In theory IBM could get a significant premium here.  Based on the data above, a pure value-based pricing approach would point to prices that range from 3 to 50 times what the competition is charging.  After doing a little internet sleuthing, I found prices on the IBM Canada website that seem to indicate that new machines are priced roughly at parity with inferior competitive offerings.

Pricing innovations really does present a dilemma.  On the one hand, why not go with premium pricing?  Maybe cost-conscious customers won’t buy, no matter how compelling the value is.  Also, it is a safe bet that IBM wants to move quickly to grab share before competitors move in.  And yet, the value seems so compelling.  This is the other side of the Innovator’s Pricing Dilemma – worrying too much and under-pricing what seems like a breakthrough technology. Unfortunately this is what usually happens as nervous managers take the safe route.

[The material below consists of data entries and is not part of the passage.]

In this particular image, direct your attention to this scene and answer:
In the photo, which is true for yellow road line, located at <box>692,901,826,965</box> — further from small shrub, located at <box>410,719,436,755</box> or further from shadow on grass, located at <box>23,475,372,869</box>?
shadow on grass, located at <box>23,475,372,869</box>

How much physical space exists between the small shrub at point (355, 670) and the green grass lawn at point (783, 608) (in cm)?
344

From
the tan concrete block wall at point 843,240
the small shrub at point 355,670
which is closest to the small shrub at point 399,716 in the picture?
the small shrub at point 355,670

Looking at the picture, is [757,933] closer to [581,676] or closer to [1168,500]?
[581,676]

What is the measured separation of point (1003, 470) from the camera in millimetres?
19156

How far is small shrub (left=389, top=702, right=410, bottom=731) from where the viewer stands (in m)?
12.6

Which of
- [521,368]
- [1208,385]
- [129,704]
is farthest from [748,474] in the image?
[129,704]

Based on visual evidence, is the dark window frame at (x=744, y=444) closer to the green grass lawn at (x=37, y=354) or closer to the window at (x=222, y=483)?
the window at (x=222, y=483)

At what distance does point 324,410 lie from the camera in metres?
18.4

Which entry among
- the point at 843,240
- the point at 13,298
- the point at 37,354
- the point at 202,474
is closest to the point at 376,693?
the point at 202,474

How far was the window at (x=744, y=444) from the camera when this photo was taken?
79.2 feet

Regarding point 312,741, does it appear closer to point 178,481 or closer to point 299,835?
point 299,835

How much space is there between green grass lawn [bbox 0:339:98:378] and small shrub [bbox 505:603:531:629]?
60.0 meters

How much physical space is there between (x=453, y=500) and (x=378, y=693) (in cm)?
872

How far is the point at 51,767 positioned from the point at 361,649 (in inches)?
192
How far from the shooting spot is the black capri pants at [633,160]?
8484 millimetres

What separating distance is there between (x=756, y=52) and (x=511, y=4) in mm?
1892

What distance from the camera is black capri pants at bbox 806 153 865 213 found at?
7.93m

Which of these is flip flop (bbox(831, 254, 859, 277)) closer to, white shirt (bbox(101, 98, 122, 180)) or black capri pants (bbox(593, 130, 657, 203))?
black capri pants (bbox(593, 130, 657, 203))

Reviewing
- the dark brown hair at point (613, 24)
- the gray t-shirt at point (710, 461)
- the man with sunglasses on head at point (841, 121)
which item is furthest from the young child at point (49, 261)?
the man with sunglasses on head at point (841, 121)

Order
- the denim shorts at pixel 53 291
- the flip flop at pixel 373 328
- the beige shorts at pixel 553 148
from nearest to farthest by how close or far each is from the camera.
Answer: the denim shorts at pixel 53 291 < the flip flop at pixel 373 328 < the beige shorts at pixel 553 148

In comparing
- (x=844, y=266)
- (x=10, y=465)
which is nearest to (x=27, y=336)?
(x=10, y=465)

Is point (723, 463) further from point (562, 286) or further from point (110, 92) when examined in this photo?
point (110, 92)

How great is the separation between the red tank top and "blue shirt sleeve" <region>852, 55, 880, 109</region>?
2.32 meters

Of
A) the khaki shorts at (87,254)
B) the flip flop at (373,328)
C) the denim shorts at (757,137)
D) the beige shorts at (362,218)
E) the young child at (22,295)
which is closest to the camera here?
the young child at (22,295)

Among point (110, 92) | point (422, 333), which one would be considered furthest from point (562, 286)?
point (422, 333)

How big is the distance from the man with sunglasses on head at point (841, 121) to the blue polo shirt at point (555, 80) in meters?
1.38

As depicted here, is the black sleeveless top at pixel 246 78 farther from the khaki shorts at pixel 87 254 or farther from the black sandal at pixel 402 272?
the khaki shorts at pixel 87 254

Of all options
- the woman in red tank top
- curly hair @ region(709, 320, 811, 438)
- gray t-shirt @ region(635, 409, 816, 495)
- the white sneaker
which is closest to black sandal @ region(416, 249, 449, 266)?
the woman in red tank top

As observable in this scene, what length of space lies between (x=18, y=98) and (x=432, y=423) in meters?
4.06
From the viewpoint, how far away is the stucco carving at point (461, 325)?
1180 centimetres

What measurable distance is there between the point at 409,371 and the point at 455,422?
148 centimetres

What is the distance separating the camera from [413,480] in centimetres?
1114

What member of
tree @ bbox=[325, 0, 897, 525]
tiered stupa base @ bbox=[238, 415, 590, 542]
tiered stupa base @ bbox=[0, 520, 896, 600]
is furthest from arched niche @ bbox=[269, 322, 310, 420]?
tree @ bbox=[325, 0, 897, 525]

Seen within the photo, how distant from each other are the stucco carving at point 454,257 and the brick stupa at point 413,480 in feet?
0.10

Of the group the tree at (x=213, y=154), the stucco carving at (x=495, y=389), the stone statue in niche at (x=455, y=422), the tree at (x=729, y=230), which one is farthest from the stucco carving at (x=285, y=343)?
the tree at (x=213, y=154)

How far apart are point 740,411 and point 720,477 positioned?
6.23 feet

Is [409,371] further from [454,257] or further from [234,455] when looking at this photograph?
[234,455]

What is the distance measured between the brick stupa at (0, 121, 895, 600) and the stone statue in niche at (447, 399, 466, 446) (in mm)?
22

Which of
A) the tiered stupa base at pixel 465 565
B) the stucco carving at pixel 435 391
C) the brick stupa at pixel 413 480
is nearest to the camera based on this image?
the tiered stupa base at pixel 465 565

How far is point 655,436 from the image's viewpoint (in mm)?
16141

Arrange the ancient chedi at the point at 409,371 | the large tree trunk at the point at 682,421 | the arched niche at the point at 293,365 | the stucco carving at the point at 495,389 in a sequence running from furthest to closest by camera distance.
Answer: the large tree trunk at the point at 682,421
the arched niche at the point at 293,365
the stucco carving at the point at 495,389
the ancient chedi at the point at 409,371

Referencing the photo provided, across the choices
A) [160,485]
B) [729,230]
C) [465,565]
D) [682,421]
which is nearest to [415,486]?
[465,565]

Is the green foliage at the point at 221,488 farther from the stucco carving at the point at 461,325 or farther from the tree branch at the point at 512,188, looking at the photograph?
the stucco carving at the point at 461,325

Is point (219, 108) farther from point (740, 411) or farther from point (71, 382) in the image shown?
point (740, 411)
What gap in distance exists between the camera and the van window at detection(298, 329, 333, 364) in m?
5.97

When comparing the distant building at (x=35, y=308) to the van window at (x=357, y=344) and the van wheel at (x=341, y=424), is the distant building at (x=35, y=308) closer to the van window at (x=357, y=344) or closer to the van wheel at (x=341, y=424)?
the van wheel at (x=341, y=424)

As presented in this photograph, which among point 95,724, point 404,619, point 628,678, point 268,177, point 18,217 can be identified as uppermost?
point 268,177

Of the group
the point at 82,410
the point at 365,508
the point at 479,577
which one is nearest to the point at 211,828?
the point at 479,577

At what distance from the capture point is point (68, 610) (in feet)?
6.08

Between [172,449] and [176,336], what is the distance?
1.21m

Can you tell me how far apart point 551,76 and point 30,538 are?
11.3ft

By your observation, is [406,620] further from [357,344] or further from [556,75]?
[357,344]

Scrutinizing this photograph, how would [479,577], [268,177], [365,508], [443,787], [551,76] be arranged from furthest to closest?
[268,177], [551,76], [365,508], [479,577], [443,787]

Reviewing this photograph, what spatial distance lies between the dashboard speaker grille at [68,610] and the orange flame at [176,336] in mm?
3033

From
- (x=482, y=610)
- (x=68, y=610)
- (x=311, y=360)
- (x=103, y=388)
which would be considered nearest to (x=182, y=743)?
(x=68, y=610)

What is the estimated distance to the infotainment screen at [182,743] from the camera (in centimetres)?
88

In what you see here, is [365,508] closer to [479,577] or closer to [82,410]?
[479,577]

So let’s assume a market share grab has something to do with this but let’s also give IBM credit for being a well-run company.  What questions should they have addressed to support such low pricing?

  • For each unit sold, is there a significant stream of ancillary revenue from additional hardware, software, and services?  If so, how much is it?
  • Do customers tend to be loyal?  Put another way is market share sticky?  If so what is the value of each point of market share gained?
  • Is IBM’s technological advantage going to be short-lived?  If so, how long before a credible competitor appears and what is their likely price point?

Pricing is so much more than analyzing value and setting price levels proportionally.  As these questions indicate, it has to be conducted with a view toward a specific set of strategic goals and honest assumptions about the competitive environment.  Did IBM get it right here?  It’s hard to tell but my bet is that they have left a lot of money on the table.